The evacuations from Quneitra, which borders the Israeli-annexed Golan Heights, came after a Russia-brokered agreement was reached earlier this week to see rebels hand over the territory to the Syrian regime.
Around 50 buses transporting fighters and their families reached the Morek transit route in the north of Hama province, which links regime and rebel-held territories, an AFP correspondent at the scene said.
The Syrian Observatory for Human Rights monitor said the first convoy to reach Morek transported around 2,800 people.
They were to be transferred to other buses run by local NGOs, before traveling further north to temporary camps in rebel-held areas in Idlib and Aleppo provinces, the Britain-based monitor said.
“More than half of the evacuees are women and children,” said Observatory head Rami Abdel Rahman.

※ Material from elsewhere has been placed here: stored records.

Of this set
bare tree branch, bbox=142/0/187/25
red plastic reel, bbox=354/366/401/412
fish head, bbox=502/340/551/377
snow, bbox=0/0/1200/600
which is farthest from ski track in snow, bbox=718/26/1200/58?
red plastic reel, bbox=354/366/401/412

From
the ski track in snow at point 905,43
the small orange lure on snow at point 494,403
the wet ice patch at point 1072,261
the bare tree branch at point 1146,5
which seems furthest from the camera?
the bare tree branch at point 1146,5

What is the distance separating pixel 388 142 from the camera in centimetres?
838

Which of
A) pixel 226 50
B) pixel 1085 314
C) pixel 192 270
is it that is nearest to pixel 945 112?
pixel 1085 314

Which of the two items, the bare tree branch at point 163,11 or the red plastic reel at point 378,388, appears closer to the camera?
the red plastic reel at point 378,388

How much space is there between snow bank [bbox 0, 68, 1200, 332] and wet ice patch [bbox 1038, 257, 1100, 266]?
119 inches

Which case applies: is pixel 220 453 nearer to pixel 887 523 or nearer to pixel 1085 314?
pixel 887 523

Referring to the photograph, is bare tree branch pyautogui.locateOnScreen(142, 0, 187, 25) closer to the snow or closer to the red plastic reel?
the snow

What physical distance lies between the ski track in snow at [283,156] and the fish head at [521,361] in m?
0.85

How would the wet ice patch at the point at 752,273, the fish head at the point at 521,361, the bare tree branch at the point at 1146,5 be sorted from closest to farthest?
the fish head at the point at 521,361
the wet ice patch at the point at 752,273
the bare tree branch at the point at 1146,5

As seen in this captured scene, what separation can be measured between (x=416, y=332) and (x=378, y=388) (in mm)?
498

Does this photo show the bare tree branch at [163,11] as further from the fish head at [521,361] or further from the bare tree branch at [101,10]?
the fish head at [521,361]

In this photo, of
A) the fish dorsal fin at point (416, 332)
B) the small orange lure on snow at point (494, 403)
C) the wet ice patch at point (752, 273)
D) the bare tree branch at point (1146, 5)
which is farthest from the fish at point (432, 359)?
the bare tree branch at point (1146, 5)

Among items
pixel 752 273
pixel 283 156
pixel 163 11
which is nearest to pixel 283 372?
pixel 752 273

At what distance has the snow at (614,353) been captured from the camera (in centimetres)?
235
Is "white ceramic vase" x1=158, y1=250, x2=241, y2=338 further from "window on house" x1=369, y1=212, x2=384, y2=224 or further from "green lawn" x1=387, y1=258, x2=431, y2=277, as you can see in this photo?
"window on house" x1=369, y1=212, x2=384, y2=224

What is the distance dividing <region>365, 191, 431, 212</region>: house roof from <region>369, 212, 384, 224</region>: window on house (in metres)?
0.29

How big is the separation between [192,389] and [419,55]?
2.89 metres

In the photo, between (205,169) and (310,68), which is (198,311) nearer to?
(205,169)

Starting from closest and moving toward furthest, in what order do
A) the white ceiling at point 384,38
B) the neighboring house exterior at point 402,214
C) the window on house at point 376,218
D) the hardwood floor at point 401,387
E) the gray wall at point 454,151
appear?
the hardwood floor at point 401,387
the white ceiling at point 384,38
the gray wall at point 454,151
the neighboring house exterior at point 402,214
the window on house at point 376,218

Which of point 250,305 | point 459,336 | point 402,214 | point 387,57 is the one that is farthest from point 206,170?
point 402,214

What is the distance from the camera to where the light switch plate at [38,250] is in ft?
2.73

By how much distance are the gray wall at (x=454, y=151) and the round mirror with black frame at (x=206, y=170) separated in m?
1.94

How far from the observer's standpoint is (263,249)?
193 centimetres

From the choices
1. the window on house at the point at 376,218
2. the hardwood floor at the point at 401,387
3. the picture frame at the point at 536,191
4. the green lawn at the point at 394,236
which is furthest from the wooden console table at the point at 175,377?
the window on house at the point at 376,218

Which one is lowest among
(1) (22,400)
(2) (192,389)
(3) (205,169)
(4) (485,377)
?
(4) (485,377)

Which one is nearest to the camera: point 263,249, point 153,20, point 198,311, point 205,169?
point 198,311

“A second wave of departures is expected from Quneitra,” he added.
The evacuations follow a deadly regime offensive on Quneitra, a thin, crescent-shaped province that lies along the buffer zone with the Israel-occupied Golan to the west.
The rebel surrender negotiated by Russia, a vital regime ally, also saw fighters hand over heavy and medium weapons and return government institutions to the area.
Syrian forces launched their southern offensive on June 19, targeting the province of Daraa before turning their attention to neighboring Quneitra.
With a mix of military power and negotiated surrenders, President Bashar Assad’s troops this month captured more than 90 percent of Daraa, where protests against him first erupted in 2011.
Regime forces backed by Russia have continued their campaign in Daraa, aiming to retake areas still controlled by the Daesh group.
On Friday 11 children were among 26 civilians killed in air strikes which hit several towns in the area, the Observatory said, while raids continued on Saturday.
Syria’s conflict has killed more than 350,000 people and displaced millions since it began in 2011 with a brutal government crackdown on protesters.